=== Work request ===
Omit all pictures, then retype exactly the lines from the one that contains "Chanel Lambskin Quilted" through the end of the listing.

=== Collected material ===
--- START ---

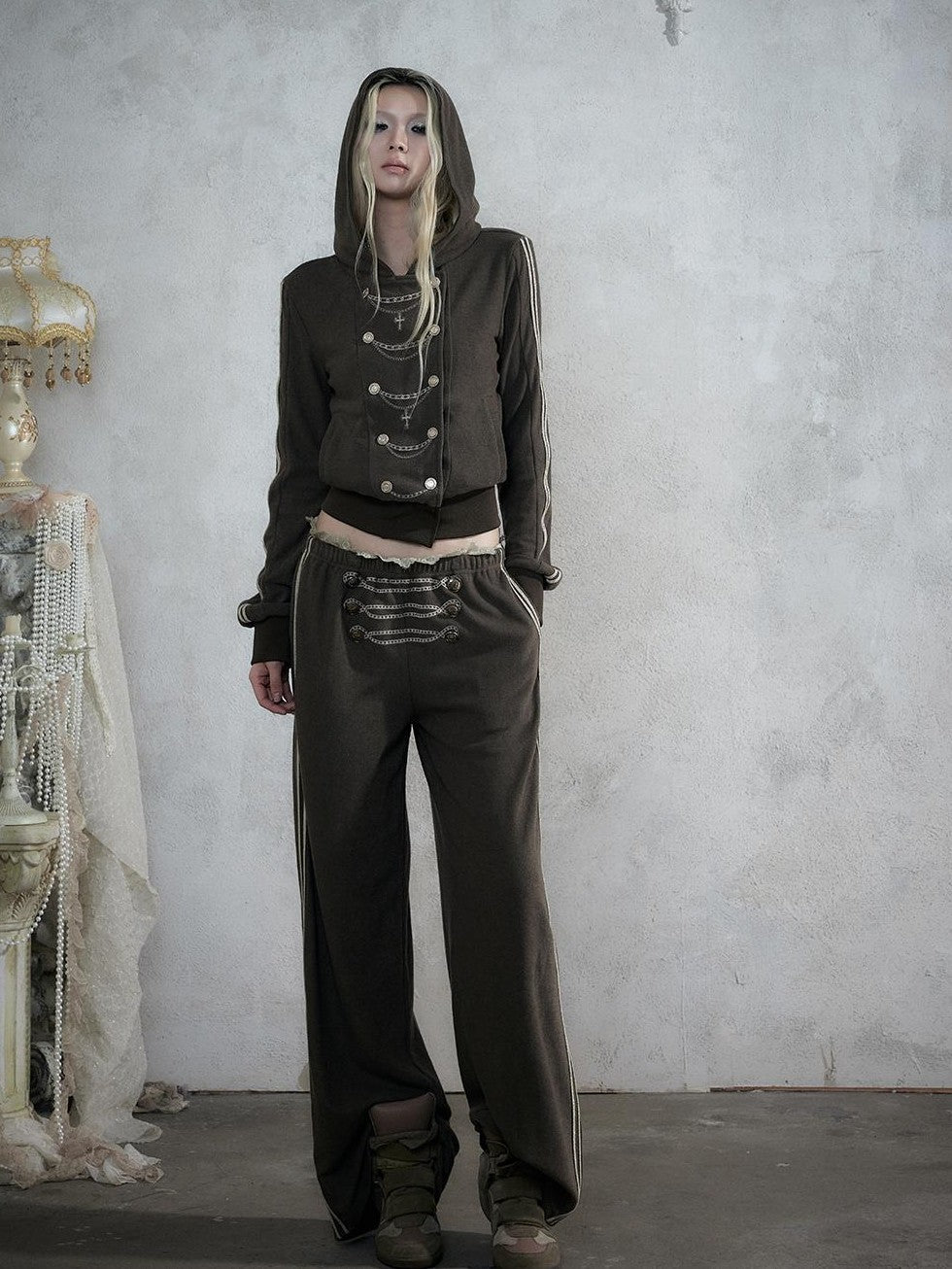 NO ROMANCE Street Court Embroidered Button Lace Low Rise Women&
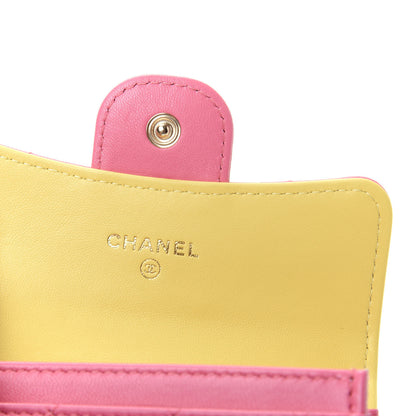 Chanel Lambskin Quilted Flap Card Holder Wallet Pink Yellow 6 of 9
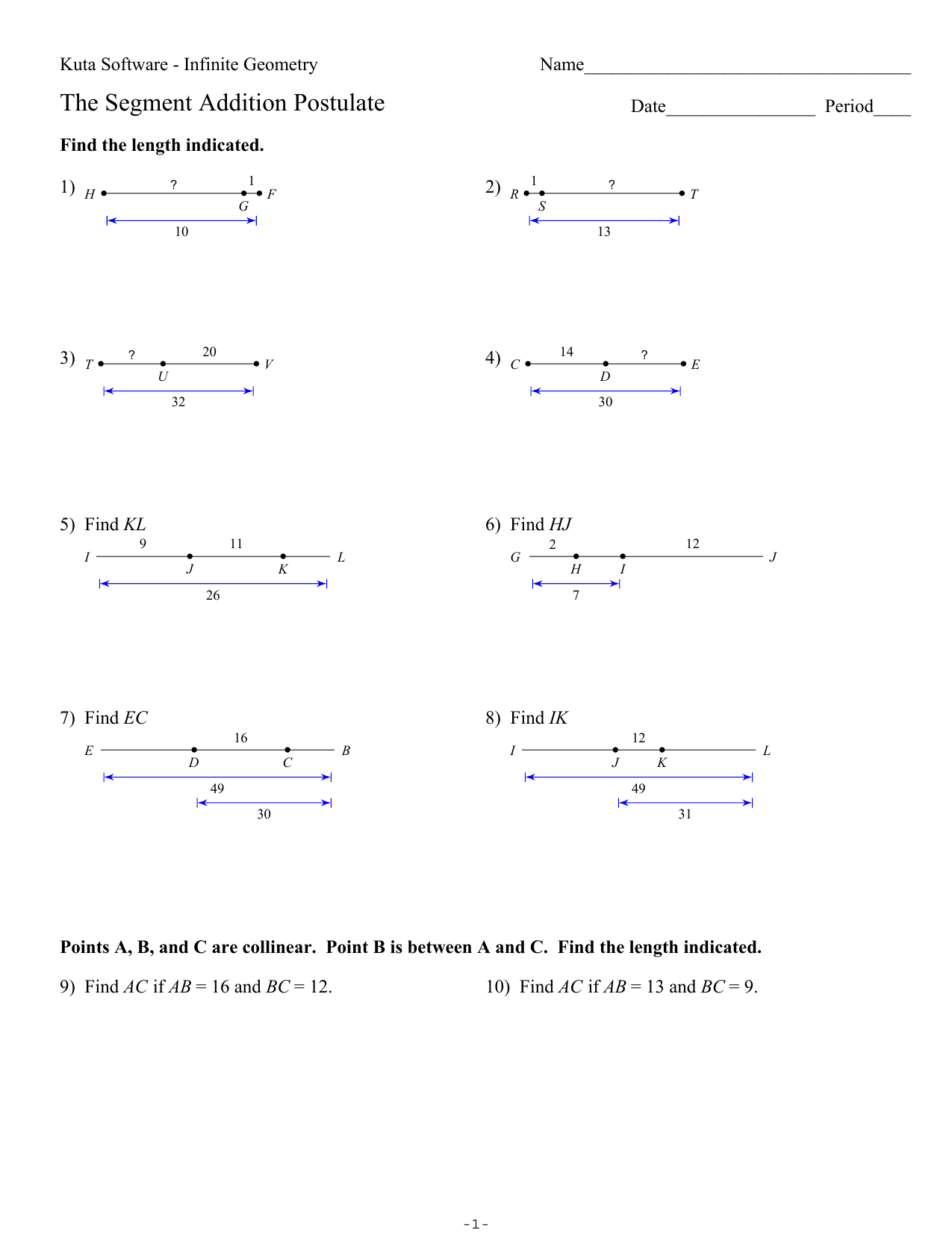Segment Addition Postulate Geometry Worksheet Segment Addition Postulate Geometry Worksheet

--- END ---

=== Answer space ===
 Chanel Lambskin Quilted Flap Card Holder Wallet Pink Yellow 6 of 9
Segment Addition Postulate Geometry Worksheet Segment Addition Postulate Geometry Worksheet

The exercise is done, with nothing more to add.